Java is well connected by bus so its easy to get to one of these towns from any place in Java.
To get to Ijen you will need to rent a scooter or hire a taxi. If you are used to drive a scooter, the roads to Ijen are really good, and because you do it during the night there is no traffic, plus the route is quite straightforward and well sign-posted.
At the entrance
Once you arrive you need to go in direction of the building where you can buy the entrance ticket. It costs Rp.100,000 (~£7.10) on weekdays and Rp.150,000 (~£10.60) on weekends for foreign visitors.
Ijen – chasing the blue flames
To chase the blue flames its starts with a midnight hike to the crater edge, although is a steady walk up a hill, it’s no easy task.
Once you get to the crater rim, you’ll find lots of guides offering to help you on the way down, but it’s up to you whether to get one at this point, to be fair you don’t need one at all.

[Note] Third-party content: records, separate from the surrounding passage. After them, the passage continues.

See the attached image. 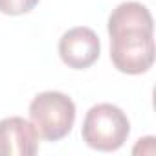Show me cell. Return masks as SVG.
Masks as SVG:
<instances>
[{"label":"cell","instance_id":"obj_6","mask_svg":"<svg viewBox=\"0 0 156 156\" xmlns=\"http://www.w3.org/2000/svg\"><path fill=\"white\" fill-rule=\"evenodd\" d=\"M37 4L39 0H0V13L17 17V15L30 13Z\"/></svg>","mask_w":156,"mask_h":156},{"label":"cell","instance_id":"obj_5","mask_svg":"<svg viewBox=\"0 0 156 156\" xmlns=\"http://www.w3.org/2000/svg\"><path fill=\"white\" fill-rule=\"evenodd\" d=\"M39 151V134L31 121L11 116L0 119V156H33Z\"/></svg>","mask_w":156,"mask_h":156},{"label":"cell","instance_id":"obj_1","mask_svg":"<svg viewBox=\"0 0 156 156\" xmlns=\"http://www.w3.org/2000/svg\"><path fill=\"white\" fill-rule=\"evenodd\" d=\"M110 61L129 75L145 73L154 62V22L140 2H123L108 17Z\"/></svg>","mask_w":156,"mask_h":156},{"label":"cell","instance_id":"obj_2","mask_svg":"<svg viewBox=\"0 0 156 156\" xmlns=\"http://www.w3.org/2000/svg\"><path fill=\"white\" fill-rule=\"evenodd\" d=\"M130 134V123L127 114L112 103L94 105L83 121V141L96 151L112 152L123 147Z\"/></svg>","mask_w":156,"mask_h":156},{"label":"cell","instance_id":"obj_3","mask_svg":"<svg viewBox=\"0 0 156 156\" xmlns=\"http://www.w3.org/2000/svg\"><path fill=\"white\" fill-rule=\"evenodd\" d=\"M30 119L39 138L59 141L72 132L75 123V105L62 92H41L30 103Z\"/></svg>","mask_w":156,"mask_h":156},{"label":"cell","instance_id":"obj_4","mask_svg":"<svg viewBox=\"0 0 156 156\" xmlns=\"http://www.w3.org/2000/svg\"><path fill=\"white\" fill-rule=\"evenodd\" d=\"M101 53V42L94 30L77 26L68 30L59 41L61 61L73 70L90 68Z\"/></svg>","mask_w":156,"mask_h":156}]
</instances>
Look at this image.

Whatever you decide to do, the only thing that really matters is to put the gas mask on and keep it at all times, the sulphuric fumes are toxic, corrodes the skin, stings the eye and cause breathless.
Descending to the volcano crater
When you start descending the terrain turns to boulders and rubbles and its important to take care where you step. The rocky path down to the crater is breaking up because of the number of people walking on it daily.

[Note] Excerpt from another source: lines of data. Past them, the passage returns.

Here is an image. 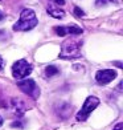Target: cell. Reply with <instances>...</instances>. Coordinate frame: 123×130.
<instances>
[{
    "label": "cell",
    "instance_id": "16",
    "mask_svg": "<svg viewBox=\"0 0 123 130\" xmlns=\"http://www.w3.org/2000/svg\"><path fill=\"white\" fill-rule=\"evenodd\" d=\"M4 19V13L2 12V11H0V20H3Z\"/></svg>",
    "mask_w": 123,
    "mask_h": 130
},
{
    "label": "cell",
    "instance_id": "18",
    "mask_svg": "<svg viewBox=\"0 0 123 130\" xmlns=\"http://www.w3.org/2000/svg\"><path fill=\"white\" fill-rule=\"evenodd\" d=\"M3 125V118H2V116H0V126Z\"/></svg>",
    "mask_w": 123,
    "mask_h": 130
},
{
    "label": "cell",
    "instance_id": "12",
    "mask_svg": "<svg viewBox=\"0 0 123 130\" xmlns=\"http://www.w3.org/2000/svg\"><path fill=\"white\" fill-rule=\"evenodd\" d=\"M114 130H123V123H122V122H119L118 125H116V126L114 127Z\"/></svg>",
    "mask_w": 123,
    "mask_h": 130
},
{
    "label": "cell",
    "instance_id": "5",
    "mask_svg": "<svg viewBox=\"0 0 123 130\" xmlns=\"http://www.w3.org/2000/svg\"><path fill=\"white\" fill-rule=\"evenodd\" d=\"M17 86L20 88V90H23L25 94L31 96L33 98H37L40 96V89L38 86L36 85V82L31 78H27V80H23L17 82Z\"/></svg>",
    "mask_w": 123,
    "mask_h": 130
},
{
    "label": "cell",
    "instance_id": "15",
    "mask_svg": "<svg viewBox=\"0 0 123 130\" xmlns=\"http://www.w3.org/2000/svg\"><path fill=\"white\" fill-rule=\"evenodd\" d=\"M110 2H113V3H115V4H120L122 0H110Z\"/></svg>",
    "mask_w": 123,
    "mask_h": 130
},
{
    "label": "cell",
    "instance_id": "2",
    "mask_svg": "<svg viewBox=\"0 0 123 130\" xmlns=\"http://www.w3.org/2000/svg\"><path fill=\"white\" fill-rule=\"evenodd\" d=\"M37 17L34 11L31 8H25L20 13V20L13 25V31H31L37 25Z\"/></svg>",
    "mask_w": 123,
    "mask_h": 130
},
{
    "label": "cell",
    "instance_id": "10",
    "mask_svg": "<svg viewBox=\"0 0 123 130\" xmlns=\"http://www.w3.org/2000/svg\"><path fill=\"white\" fill-rule=\"evenodd\" d=\"M58 72H60V70H58V68L53 67V65H49V67H46V68H45V74L48 76V77H52V76L57 74Z\"/></svg>",
    "mask_w": 123,
    "mask_h": 130
},
{
    "label": "cell",
    "instance_id": "3",
    "mask_svg": "<svg viewBox=\"0 0 123 130\" xmlns=\"http://www.w3.org/2000/svg\"><path fill=\"white\" fill-rule=\"evenodd\" d=\"M31 73H32V65L24 58L17 60L12 67V74L16 80H23Z\"/></svg>",
    "mask_w": 123,
    "mask_h": 130
},
{
    "label": "cell",
    "instance_id": "4",
    "mask_svg": "<svg viewBox=\"0 0 123 130\" xmlns=\"http://www.w3.org/2000/svg\"><path fill=\"white\" fill-rule=\"evenodd\" d=\"M99 105V100L94 96H90L86 98V101L84 104V106L81 108V110L77 113V120L78 121H85L87 117L90 116V113L94 110L97 106Z\"/></svg>",
    "mask_w": 123,
    "mask_h": 130
},
{
    "label": "cell",
    "instance_id": "11",
    "mask_svg": "<svg viewBox=\"0 0 123 130\" xmlns=\"http://www.w3.org/2000/svg\"><path fill=\"white\" fill-rule=\"evenodd\" d=\"M74 13H75V16H78V17H84L85 16V12L81 8H78V7L74 8Z\"/></svg>",
    "mask_w": 123,
    "mask_h": 130
},
{
    "label": "cell",
    "instance_id": "8",
    "mask_svg": "<svg viewBox=\"0 0 123 130\" xmlns=\"http://www.w3.org/2000/svg\"><path fill=\"white\" fill-rule=\"evenodd\" d=\"M46 11H48V13L50 16L56 17V19H62V17L65 16V11L61 9L60 7H56V5H48Z\"/></svg>",
    "mask_w": 123,
    "mask_h": 130
},
{
    "label": "cell",
    "instance_id": "9",
    "mask_svg": "<svg viewBox=\"0 0 123 130\" xmlns=\"http://www.w3.org/2000/svg\"><path fill=\"white\" fill-rule=\"evenodd\" d=\"M12 108L15 110V113L19 114V116H21L25 110V106H24V104H23V101L21 100H17V98L12 100Z\"/></svg>",
    "mask_w": 123,
    "mask_h": 130
},
{
    "label": "cell",
    "instance_id": "13",
    "mask_svg": "<svg viewBox=\"0 0 123 130\" xmlns=\"http://www.w3.org/2000/svg\"><path fill=\"white\" fill-rule=\"evenodd\" d=\"M54 3H57V4H60V5H64L65 4V0H53Z\"/></svg>",
    "mask_w": 123,
    "mask_h": 130
},
{
    "label": "cell",
    "instance_id": "17",
    "mask_svg": "<svg viewBox=\"0 0 123 130\" xmlns=\"http://www.w3.org/2000/svg\"><path fill=\"white\" fill-rule=\"evenodd\" d=\"M101 3L105 4V0H98V2H97V4H101Z\"/></svg>",
    "mask_w": 123,
    "mask_h": 130
},
{
    "label": "cell",
    "instance_id": "14",
    "mask_svg": "<svg viewBox=\"0 0 123 130\" xmlns=\"http://www.w3.org/2000/svg\"><path fill=\"white\" fill-rule=\"evenodd\" d=\"M3 67H4V60L2 58V56H0V70L3 69Z\"/></svg>",
    "mask_w": 123,
    "mask_h": 130
},
{
    "label": "cell",
    "instance_id": "1",
    "mask_svg": "<svg viewBox=\"0 0 123 130\" xmlns=\"http://www.w3.org/2000/svg\"><path fill=\"white\" fill-rule=\"evenodd\" d=\"M81 46H82V40L78 37H68L61 45V52L60 57L61 58H74L81 56Z\"/></svg>",
    "mask_w": 123,
    "mask_h": 130
},
{
    "label": "cell",
    "instance_id": "6",
    "mask_svg": "<svg viewBox=\"0 0 123 130\" xmlns=\"http://www.w3.org/2000/svg\"><path fill=\"white\" fill-rule=\"evenodd\" d=\"M115 77H116V72L114 69H102V70H98L95 74V80L99 85H106L113 81Z\"/></svg>",
    "mask_w": 123,
    "mask_h": 130
},
{
    "label": "cell",
    "instance_id": "7",
    "mask_svg": "<svg viewBox=\"0 0 123 130\" xmlns=\"http://www.w3.org/2000/svg\"><path fill=\"white\" fill-rule=\"evenodd\" d=\"M54 31H56L57 35H60V36H65L66 33L77 36V35H81L84 32V29L78 25H62V27H56Z\"/></svg>",
    "mask_w": 123,
    "mask_h": 130
}]
</instances>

Be mindful that you will not be the only person doing this journey, the place is completely packed with tourists plus you have the miners making their way back up with their baskets full. Its horrible to see the miners working in conditions that can only be described as hell —a portrait of bone-crushing physical labuor.
Once inside the crater, you can see the blue flames of the sulphur mine if the weather allows it. The ones I saw where quite small, much more impressive than the flames are the miners work in such harsh conditions, where is almost impossible to breathe.
The ‘Blue Flames’, are Sulphur gas escaping from the walls of a dormant volcano igniting to 300 degrees when in contact with oxygen.
At the time I visited the Ijen, it was really cold and very very windy, that means that the visibility was terrible plus the fumes were blowing in all direction. When the fumes are on top of you, you can’t open your eyes and is really hard to breathe, would I repeat the experience, probably not.
After you’ve explored everything inside the crater, climb up to contemplate the sunrise overlooking the landscape.
Once the sun is up, the views over the largest acid lake on earth are quite nice, this lake has a pH lower than that of battery acid, caustic enough to dissolve metal, can you believe it?!
The way down from the volcano rim is not easier than the way up, I’m sorry to say it.. the downward slope is absolutely killer on the knees.
warm clothes and gloves
snacks and water
The rest of the Ijen plateau area is worth exploring, with its breathtaking views, countless streams and hot springs and coffee plantations. There are also a few nice isolated settlements.
If the crowds, toxic smokes are nor for you, you may prefer visiting the magnificent Mount Bromo.